Wednesday, 18 de December de 2024 ISSN 1519-7670 - Ano 24 - nº 1318

Cobertura resvala nos grandes temas

O caso Erenice Guerra é uma grande história, mas pode ser também a porta de entrada para uma história maior. Afinal, por que um empresário precisa de intermediário para pedir empréstimo ao BNDES, o Banco Nacional do Desenvolvimento Econômico e Social? Ou para pleitear um contrato com uma empresa controlada pela União? Os parentes da recém-demitida ministra-chefe da Casa Civil não recorreram a anúncios classificados para vender seus serviços. Mas foram procurados para facilitar os negócios. Quantos escritórios prestarão serviços semelhantes, aberta ou veladamente?

Nenhuma fonte oficial vai confirmar a necessidade de intermediários. Empresários favorecidos pelo tráfico de influência, com ou sem propina, também não vão contar suas histórias publicamente. Mas uma pauta mais ampla sobre como funciona esse jogo no Brasil pode ser compensadora, embora trabalhosa. Assuntos como esse não são estritamente econômicos ou políticos, mas os jornais muito raramente mobilizam pessoal das duas áreas para trabalhar em conjunto. Quando ocorre essa cooperação, o resultado é geralmente bom.

Dois discursos

Outro grande tema na área comum da economia e da política foi o discurso do ex-chefe da Casa Civil, José Dirceu, num encontro com petroleiros, em Salvador, na terça-feira (14/9). A cobertura mais ampla e mais pronta foi a do Globo. Segundo Dirceu, ‘a eleição da Dilma é mais importante do que a do Lula porque é a eleição do projeto político, porque a Dilma nos representa’. Questão óbvia, mas pouco explorada: esse projeto é aquele apresentado pela candidata Dilma Rousseff à Justiça Eleitoral, quando se registrou, e logo em seguida substituído por outro documento? Se a fala de Dirceu teve a importância atribuída pela imprensa, então valeria a pena recordar as propostas do PT apresentadas e logo afastadas pela candidata.

O noticiário sobre Dirceu saiu nos jornais a partir de quarta-feira (15/9). Na segunda, o Valor havia publicado uma história bem diferente sobre os planos econômicos da candidata – mas sem identificação de fonte. Segundo a matéria, Dilma anunciaria, logo depois de eleita, um plano de ajuste para reduzir a dívida pública líquida, uma proposta de reforma tributária, medidas para desoneração de exportações etc.

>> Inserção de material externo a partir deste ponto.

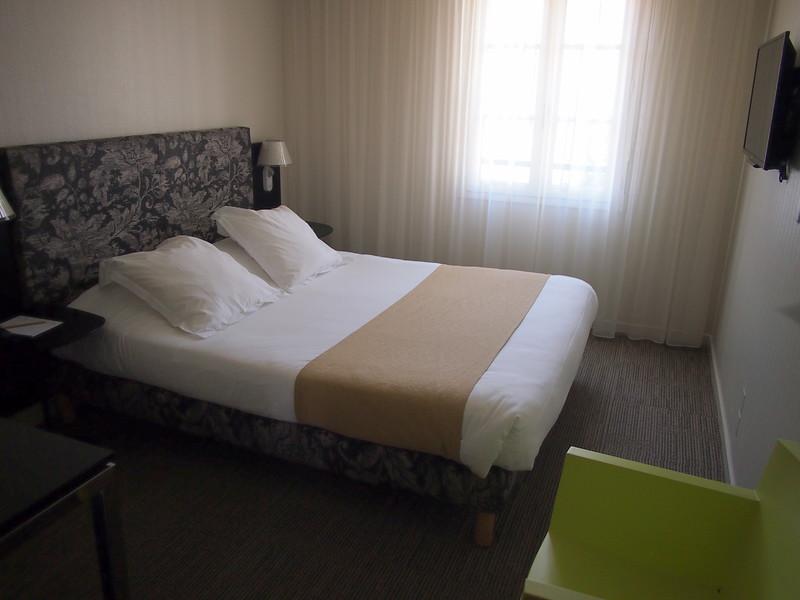 P7246050-bedroom.JPG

A matéria reafirmou, de modo geral, as indicações fornecidas há algum tempo pelo ex-ministro Antônio Palocci e desmentidas por outros petistas. Valeria a pena ter investido não só em mais investigações sobre as divergências no partido, mas também na comparação entre o programa do PT e as ideias defendidas publicamente pela candidata, mais compatíveis com aquelas apresentadas no Valor. No mínimo, o leitor teria uma informação mais ampla e mais organizada sobre o contraste entre dois discursos petistas sustentados por diferentes grupos menos de um mês antes da eleição. O material mais próximo disso foi a detalhada reportagem, publicada no caderno de ‘Eleições’ da Folha de S.Paulo, sobre como Dilma Rousseff se distanciou, no Ministério de Minas e Energia, de políticas defendidas pelo petismo tradicional.

Pauta permanente

Na mesma semana, os cadernos de Economia deram bons espaços a dois outros temas de interesse imediato. O real já está muito valorizado e tende a valorizar-se ainda mais com o ingresso de grandes volumes de dólares – para a capitalização da Petrobras, com certeza, e também para outras formas de aplicação. O problema é agravado pelas condições internacionais: em todo o mundo há uma grande instabilidade cambial e as autoridades do Japão voltaram, depois de muito tempo, a intervir no mercado de moedas para deter a valorização do iene. Tudo isso pode resultar numa deterioração mais veloz do saldo comercial.

Ao mesmo tempo – este é o segundo tema –, o governo americano envia ao Congresso um plano para duplicar as exportações dos Estados Unidos até 2015. O mercado brasileiro é um dos alvos indicados explicitamente.

A soma dos dois assuntos compõe um enorme desafio para os empresários brasileiros e para o governo. As autoridades de Brasília prometeram novas intervenções para impedir uma valorização maior do real. O Estado de S. Paulo explorou a questão do câmbio mais amplamente que os outros jornais. Mas nenhum apresentou um tratamento suficientemente articulado do assunto. O problema, de toda forma, permanece em pauta.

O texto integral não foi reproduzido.